● **Consignes écrites**
(1) D'après le discours sur l'abus, grâce à quoi cet abus a-t-il complètement disparu dans beaucoup d'endroits ?
(2) Prolongez le discours sur l'abus en reprenant juste après sa dernière phrase.
#### Extrait du texte
Mais, comme l'a dit l'honorable membre, chaque fois que le fait a été révélé, soit par la presse, soit dans cette enceinte, soit ailleurs, il y a eu les protestations les plus vives de la part des hommes bienfaisants, de la part des hommes haut placés et en position de pouvoir agir efficacement pour la répression de cet abus.

Je dirai plus : l'on ne s'en est pas tenu au blâme et aux protestations ; mais on a employé tous les moyens possibles pour extirper cette lèpre, car c'en est une, et ces moyens n'ont pis été inefficaces.

Dans beaucoup d'endroits, cet abus a complètement disparu, grâce aux institutions de bienfaisance qui ont été fondées. Car c'est là le véritable remède à ce grand mal. C'est en encourageant ces institutions de toute espèce, les institutions fondées par l'autorité publique aussi bien que les institutions libres, c'est en les propageant, en les soutenant, qu'on peut trouver un moyen efficace de remédier à ce grand mal.
########
#### Enregistrements
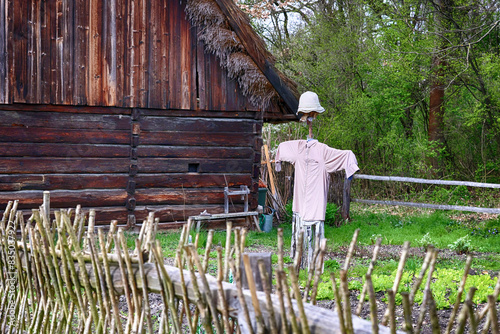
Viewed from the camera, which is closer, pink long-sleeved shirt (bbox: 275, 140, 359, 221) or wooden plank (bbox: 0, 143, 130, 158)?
pink long-sleeved shirt (bbox: 275, 140, 359, 221)

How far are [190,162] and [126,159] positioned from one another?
3.85ft

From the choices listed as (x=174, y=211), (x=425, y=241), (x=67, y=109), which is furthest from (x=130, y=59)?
(x=425, y=241)

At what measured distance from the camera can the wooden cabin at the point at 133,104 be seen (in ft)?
28.9

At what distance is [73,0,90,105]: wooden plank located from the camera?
9.00 metres

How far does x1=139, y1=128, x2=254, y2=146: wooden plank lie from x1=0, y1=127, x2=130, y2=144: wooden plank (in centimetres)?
42

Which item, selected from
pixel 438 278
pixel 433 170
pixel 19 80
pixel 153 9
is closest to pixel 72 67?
pixel 19 80

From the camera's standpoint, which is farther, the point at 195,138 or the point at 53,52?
the point at 195,138

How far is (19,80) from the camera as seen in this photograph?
8.65 m

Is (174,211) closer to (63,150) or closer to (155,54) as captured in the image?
(63,150)

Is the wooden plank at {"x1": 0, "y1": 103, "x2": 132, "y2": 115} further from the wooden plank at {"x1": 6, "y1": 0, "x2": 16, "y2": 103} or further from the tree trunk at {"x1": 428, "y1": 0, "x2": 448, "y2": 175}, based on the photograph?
the tree trunk at {"x1": 428, "y1": 0, "x2": 448, "y2": 175}

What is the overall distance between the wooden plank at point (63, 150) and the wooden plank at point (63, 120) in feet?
1.04

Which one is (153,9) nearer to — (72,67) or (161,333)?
(72,67)

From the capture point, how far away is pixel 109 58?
9234mm

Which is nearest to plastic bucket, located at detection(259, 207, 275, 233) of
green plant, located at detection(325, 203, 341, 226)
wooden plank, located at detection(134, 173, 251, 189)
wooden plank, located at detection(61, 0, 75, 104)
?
wooden plank, located at detection(134, 173, 251, 189)
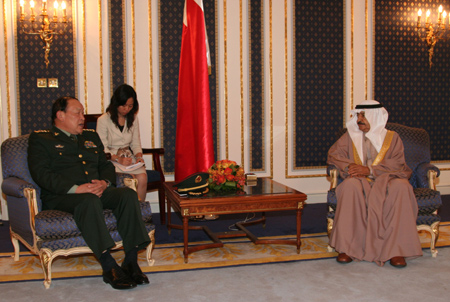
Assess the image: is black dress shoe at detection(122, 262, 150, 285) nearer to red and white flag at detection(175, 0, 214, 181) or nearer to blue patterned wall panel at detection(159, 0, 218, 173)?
red and white flag at detection(175, 0, 214, 181)

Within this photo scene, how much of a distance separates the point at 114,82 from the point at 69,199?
2548 mm

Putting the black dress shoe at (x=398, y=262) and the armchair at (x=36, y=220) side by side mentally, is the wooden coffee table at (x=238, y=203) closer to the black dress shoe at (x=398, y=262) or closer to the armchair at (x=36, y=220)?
the armchair at (x=36, y=220)

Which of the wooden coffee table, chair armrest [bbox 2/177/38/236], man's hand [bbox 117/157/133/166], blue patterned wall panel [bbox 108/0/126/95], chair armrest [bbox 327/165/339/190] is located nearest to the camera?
chair armrest [bbox 2/177/38/236]

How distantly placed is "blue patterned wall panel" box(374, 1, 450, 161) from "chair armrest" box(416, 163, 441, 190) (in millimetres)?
2316

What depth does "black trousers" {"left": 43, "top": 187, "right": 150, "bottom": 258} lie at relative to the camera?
312cm

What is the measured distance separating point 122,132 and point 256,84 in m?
2.04

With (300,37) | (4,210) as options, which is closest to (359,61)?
(300,37)

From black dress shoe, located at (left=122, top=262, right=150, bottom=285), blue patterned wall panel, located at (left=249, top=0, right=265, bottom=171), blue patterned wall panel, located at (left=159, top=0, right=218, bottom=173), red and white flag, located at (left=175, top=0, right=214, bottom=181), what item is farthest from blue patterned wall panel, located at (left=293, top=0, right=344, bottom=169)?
black dress shoe, located at (left=122, top=262, right=150, bottom=285)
########
● **Réponses**
(1) Grâce aux institutions de bienfaisance qui ont été fondées.

(2)
On a dit, messieurs, que c'était aliéner la liberté des pauvres. Il faut s'entendre ; d'une manière directe, non, ce n'est pas aliéner la liberté ; mais d'une manière indirecte, oui, et jusqu'à un certain point. Car voici ce qui s'est passé, et je n'ose pas dire que cela se passe encore. Je n'en ai pas de preuve ; mais il est certain qne cela s'est passé et que le mal a été commun autrefois,

On mettait donc les pauvres en adjudication au moins offrant comme on le dit, les personnes de toutes les conditions, les enfants même. Ils étaient acceptés par les petits fermiers, mais naturellement ceux-ci calculaient les bénéfices qu'ils pouvaient tirer du travail de ces personnes. Ils n'en résultait cependant pas que les pauvres fussent liés de manière à rester constamment attachés à cette espèce de glèbe ; telle n'était pas la condition de ces malheureux ; ils n'étaient pas plus attachés à tes petits fermiers qu'ils ne le sont à l'hospice ou à l'hôpital qui les a reçus.

Il y a ici un grave abus ; il y a une spéculation contre laquelle on ne saurait trop protester, contre laquelle il faut employer tous les moyens pour arriver à son extirpation. Mais de là à l'aliénation de la liberté il y a une grande distance, et je tiens que l'abus n'a jamais été porté à ce point. J'ai la conviction, je le répète, qu'il a considérablement diminué. J'ose même affirmer que déjà depuis plusieurs années, je n'en ai plus entendu parler.

M. Bouvierµ. - Tant mieux !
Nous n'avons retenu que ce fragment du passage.